- **节选原文**
■ ■ ■ ■ ■ ■ ■

Gen_AI 补充内容 Logit Lens 和 Patchscopes

本文深入探讨三种前沿的神经网络可解释性技术，帮助理解大语言模型（LLM）的内部工作机制。

内容概览

Logit Lens
Function Vector
PatchScope

一、Logit Lens：透视模型的"思维过程"

1.1 核心概念

Logit Lens 是一种通过逐层解嵌入（Unembedding）来观察模型内部表示的技术。与传统的仅关注最终层输出不同，Logit Lens 允许我们检查中间层（如第 1-16 层）的隐藏状态，从而理解模型的推理过程是如何逐步演化的。

关键洞察：

可以看到模型在每一层预测什么 token
追踪预测结果如何逐步演变
深入理解模型的多层推理机制

1.2 技术原理

Logit Lens 的核心操作是：对 Transformer 每一层的隐藏状态应用语言模型头（lm_head），将其转换为对词汇表的概率分布。

1. 准备一个关于世界各国首都的提示词（prompt），将其输入模型，同时存储隐藏状态。
2. 选择一个目标层，提取最后一个词元在该层的隐藏状态。
3. 应用模型的 lm_head（语言模型头）将这个隐藏状态转换为对数概率（logits）。
You can modify the text below to try different prompts and observe how the model generates varied outputs.

text = """The capital of the Netherlands is"""

You can modify the layer number (0 to 26) below to observe outputs from different layers.

target_layer = 20

Tokenize and move to the same device as the model

inputs = tokenizer(text, return_tensors="pt").to(model.device)

Forward pass: explicitly request hidden states

with torch.no_grad():
outputs = model(**inputs, output_hidden_states=True, use_cache=False)
hidden_states = outputs.hidden_states

Validate target layer

if target_layer > len(hidden_states) - 1 or target_layer < 0:
raise ValueError(f"target_layer must be between 0 and {len(hidden_states)-1}, got {target_layer}")

■ ■ ■ ■ ■ ■ ■

- **所给材料**
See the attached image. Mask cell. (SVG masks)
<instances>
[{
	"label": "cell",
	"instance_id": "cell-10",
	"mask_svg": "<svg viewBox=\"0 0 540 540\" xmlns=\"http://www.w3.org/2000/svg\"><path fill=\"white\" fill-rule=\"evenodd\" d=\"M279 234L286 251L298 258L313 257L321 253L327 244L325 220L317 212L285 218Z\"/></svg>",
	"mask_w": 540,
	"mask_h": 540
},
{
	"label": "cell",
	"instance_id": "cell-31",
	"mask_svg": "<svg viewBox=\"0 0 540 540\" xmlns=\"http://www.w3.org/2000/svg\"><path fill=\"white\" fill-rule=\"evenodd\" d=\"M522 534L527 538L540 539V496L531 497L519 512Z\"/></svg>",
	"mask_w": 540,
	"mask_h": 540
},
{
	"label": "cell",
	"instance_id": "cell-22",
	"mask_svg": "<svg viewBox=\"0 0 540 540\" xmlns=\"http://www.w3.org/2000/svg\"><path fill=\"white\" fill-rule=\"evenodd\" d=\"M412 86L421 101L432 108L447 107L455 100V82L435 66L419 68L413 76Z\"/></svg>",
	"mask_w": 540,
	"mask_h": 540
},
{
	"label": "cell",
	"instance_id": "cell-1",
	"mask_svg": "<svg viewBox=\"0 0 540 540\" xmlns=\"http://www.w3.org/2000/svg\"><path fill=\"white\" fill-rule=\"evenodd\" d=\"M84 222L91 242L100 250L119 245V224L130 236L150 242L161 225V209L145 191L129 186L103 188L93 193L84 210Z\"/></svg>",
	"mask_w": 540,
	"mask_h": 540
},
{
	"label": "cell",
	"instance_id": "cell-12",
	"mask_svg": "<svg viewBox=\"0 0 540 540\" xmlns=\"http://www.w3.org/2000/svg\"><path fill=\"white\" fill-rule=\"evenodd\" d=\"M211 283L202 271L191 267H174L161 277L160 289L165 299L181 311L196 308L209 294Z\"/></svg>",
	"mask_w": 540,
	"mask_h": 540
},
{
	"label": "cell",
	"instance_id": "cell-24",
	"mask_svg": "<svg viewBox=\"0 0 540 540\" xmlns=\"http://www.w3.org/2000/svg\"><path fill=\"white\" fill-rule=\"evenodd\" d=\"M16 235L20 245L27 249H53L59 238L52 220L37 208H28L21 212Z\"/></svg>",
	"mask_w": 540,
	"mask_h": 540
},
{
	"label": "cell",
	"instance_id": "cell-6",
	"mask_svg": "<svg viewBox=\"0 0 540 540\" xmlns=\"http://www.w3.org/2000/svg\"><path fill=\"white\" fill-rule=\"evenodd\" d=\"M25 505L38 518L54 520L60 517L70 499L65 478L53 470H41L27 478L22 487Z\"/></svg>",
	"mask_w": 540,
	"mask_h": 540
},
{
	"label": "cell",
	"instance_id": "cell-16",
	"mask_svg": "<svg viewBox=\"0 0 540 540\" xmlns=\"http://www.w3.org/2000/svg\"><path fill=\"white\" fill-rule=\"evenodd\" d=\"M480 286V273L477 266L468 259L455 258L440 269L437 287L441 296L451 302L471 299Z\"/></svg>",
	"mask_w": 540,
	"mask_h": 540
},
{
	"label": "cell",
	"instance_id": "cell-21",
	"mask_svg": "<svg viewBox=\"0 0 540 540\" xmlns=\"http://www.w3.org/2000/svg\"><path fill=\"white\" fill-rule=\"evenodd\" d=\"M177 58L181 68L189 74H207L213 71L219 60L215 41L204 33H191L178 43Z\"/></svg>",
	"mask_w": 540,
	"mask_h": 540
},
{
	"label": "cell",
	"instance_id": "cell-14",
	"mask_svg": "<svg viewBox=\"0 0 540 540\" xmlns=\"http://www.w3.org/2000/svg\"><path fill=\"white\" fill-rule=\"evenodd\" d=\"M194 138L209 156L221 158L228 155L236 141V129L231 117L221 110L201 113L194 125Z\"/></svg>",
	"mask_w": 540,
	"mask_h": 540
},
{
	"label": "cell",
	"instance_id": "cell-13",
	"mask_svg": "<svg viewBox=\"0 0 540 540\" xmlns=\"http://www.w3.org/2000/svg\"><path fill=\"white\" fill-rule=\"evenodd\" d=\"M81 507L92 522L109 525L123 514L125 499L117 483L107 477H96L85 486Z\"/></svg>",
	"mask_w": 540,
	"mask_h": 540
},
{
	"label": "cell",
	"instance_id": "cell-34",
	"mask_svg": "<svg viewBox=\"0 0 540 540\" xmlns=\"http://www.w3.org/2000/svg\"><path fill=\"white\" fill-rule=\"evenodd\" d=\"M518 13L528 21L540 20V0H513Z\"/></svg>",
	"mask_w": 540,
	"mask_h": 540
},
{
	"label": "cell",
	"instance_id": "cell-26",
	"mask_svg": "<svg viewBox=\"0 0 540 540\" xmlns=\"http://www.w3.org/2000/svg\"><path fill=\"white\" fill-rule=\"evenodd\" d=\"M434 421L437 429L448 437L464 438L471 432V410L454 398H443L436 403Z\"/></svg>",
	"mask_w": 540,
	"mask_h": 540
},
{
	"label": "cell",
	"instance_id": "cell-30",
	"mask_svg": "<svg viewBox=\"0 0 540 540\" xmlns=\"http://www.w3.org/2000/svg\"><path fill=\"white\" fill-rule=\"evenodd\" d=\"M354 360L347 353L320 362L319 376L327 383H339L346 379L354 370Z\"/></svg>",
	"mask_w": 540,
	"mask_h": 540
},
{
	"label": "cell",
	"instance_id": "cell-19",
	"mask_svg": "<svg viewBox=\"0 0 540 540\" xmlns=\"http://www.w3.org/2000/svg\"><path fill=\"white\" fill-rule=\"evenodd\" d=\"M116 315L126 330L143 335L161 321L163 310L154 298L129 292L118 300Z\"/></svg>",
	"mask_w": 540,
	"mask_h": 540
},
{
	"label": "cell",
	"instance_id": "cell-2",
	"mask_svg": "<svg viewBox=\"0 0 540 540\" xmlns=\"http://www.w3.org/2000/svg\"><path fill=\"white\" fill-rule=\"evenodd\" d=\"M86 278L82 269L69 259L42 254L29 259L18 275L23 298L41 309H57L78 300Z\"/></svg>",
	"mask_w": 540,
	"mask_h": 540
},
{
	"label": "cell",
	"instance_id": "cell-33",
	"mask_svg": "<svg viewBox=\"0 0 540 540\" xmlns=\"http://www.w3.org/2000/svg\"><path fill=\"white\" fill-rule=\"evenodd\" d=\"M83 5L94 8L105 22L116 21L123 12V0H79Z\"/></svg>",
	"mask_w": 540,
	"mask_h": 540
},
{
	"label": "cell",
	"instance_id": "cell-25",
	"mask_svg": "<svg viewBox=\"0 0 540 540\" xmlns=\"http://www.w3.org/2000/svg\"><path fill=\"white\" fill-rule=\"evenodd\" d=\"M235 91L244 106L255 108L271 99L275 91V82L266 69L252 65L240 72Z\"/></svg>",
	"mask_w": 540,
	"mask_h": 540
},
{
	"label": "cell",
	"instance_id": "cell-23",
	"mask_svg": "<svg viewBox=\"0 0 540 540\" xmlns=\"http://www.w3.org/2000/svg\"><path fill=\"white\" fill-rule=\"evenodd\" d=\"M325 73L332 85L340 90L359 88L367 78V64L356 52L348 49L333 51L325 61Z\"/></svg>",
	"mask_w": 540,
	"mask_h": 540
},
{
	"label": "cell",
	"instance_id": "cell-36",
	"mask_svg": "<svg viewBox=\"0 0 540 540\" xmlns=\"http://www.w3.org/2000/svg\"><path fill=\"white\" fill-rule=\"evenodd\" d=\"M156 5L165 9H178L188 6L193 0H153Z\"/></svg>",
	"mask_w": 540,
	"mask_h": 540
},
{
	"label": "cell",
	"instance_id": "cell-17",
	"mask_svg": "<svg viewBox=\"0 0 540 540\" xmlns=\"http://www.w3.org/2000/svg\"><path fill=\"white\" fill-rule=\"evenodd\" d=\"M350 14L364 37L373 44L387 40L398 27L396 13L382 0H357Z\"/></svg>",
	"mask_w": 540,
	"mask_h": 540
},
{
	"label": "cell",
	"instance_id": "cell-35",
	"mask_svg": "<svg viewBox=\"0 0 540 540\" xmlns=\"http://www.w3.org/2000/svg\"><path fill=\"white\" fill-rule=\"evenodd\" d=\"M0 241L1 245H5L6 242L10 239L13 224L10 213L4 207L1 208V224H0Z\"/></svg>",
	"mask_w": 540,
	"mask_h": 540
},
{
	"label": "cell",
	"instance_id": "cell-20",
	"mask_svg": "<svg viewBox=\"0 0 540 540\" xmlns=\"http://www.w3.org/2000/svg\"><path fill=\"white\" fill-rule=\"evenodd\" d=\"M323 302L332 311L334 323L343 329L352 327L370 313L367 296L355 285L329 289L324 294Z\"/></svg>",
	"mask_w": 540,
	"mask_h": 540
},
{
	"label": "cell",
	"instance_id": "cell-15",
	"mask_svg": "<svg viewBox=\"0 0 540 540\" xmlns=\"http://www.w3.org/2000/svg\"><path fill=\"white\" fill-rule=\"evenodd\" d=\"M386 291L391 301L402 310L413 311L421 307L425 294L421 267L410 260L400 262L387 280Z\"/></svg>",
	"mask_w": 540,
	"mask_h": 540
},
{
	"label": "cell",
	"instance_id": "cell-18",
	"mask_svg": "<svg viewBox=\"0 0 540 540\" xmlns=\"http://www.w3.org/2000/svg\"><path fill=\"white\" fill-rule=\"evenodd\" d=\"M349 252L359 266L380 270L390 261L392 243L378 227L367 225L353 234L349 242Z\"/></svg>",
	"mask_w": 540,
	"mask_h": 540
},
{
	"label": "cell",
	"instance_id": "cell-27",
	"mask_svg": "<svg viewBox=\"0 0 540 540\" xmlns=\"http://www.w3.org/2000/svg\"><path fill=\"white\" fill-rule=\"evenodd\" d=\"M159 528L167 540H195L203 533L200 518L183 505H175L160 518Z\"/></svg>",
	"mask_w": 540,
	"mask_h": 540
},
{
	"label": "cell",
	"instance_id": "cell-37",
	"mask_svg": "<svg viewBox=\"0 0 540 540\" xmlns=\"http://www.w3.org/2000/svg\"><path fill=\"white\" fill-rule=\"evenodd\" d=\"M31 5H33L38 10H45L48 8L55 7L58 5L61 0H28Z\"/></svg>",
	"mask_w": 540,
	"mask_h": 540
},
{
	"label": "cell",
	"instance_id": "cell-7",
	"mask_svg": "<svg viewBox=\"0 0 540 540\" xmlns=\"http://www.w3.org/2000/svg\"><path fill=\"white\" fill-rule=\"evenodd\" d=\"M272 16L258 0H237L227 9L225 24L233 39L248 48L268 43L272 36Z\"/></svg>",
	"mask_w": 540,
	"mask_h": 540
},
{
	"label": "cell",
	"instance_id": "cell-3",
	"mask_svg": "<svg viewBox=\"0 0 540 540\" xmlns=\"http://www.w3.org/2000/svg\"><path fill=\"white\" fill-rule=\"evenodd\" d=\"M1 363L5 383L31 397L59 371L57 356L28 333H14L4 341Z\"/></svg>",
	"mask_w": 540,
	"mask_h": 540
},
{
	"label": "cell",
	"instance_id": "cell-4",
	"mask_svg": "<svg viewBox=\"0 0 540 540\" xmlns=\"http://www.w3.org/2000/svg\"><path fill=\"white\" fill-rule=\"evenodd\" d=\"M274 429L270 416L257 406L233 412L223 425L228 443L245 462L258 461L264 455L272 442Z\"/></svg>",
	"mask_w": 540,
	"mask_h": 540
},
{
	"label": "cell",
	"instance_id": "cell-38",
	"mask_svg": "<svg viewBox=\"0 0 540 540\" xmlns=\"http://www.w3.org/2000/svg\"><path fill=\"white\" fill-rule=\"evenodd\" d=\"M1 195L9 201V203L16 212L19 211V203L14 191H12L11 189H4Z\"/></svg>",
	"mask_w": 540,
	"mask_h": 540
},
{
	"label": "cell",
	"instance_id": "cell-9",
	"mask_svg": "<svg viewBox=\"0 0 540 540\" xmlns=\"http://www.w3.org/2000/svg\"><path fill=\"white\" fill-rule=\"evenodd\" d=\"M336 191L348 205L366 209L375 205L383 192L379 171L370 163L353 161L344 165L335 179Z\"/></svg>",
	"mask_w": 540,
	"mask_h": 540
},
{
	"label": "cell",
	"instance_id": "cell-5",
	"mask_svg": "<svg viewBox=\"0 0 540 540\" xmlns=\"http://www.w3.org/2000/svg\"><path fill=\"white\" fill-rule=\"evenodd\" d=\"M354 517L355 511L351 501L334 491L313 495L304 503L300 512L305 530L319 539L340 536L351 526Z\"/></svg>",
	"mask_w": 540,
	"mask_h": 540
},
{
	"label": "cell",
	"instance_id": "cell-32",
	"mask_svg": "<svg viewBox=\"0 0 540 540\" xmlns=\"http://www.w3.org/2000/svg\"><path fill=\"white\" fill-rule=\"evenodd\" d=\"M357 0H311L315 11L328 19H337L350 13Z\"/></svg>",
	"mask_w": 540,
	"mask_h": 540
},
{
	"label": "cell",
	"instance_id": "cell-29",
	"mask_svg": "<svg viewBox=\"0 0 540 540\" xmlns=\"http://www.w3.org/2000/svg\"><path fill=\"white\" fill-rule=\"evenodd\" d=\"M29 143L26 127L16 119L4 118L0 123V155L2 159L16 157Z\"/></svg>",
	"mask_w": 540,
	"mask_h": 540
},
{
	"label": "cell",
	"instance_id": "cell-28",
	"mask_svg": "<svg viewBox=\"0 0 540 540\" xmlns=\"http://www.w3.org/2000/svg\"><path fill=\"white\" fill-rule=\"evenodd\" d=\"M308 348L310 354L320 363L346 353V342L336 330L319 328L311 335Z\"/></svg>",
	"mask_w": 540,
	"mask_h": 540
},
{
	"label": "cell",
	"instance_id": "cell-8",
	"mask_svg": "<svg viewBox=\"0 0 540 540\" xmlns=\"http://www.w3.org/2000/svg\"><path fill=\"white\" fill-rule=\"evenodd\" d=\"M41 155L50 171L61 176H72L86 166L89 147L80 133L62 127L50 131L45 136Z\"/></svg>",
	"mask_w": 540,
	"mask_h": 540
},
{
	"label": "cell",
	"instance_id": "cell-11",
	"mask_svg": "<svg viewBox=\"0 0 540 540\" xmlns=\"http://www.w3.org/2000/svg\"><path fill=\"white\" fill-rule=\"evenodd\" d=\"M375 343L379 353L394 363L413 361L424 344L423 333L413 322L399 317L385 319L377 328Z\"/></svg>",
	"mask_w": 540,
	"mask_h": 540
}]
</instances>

■ ■ ■ ■ ■ ■ ■

- **任务说明**
请从节选原文中输出一段文字，从“1. 准备一个关于世界各国首”开始，到“generates varied outputs.”结束，一字不改地照录。 这些材料独立于节选原文，是另外提供的内容。

- **参考答案**
1. 准备一个关于世界各国首都的提示词（prompt），将其输入模型，同时存储隐藏状态。
2. 选择一个目标层，提取最后一个词元在该层的隐藏状态。
3. 应用模型的 lm_head（语言模型头）将这个隐藏状态转换为对数概率（logits）。
You can modify the text below to try different prompts and observe how the model generates varied outputs.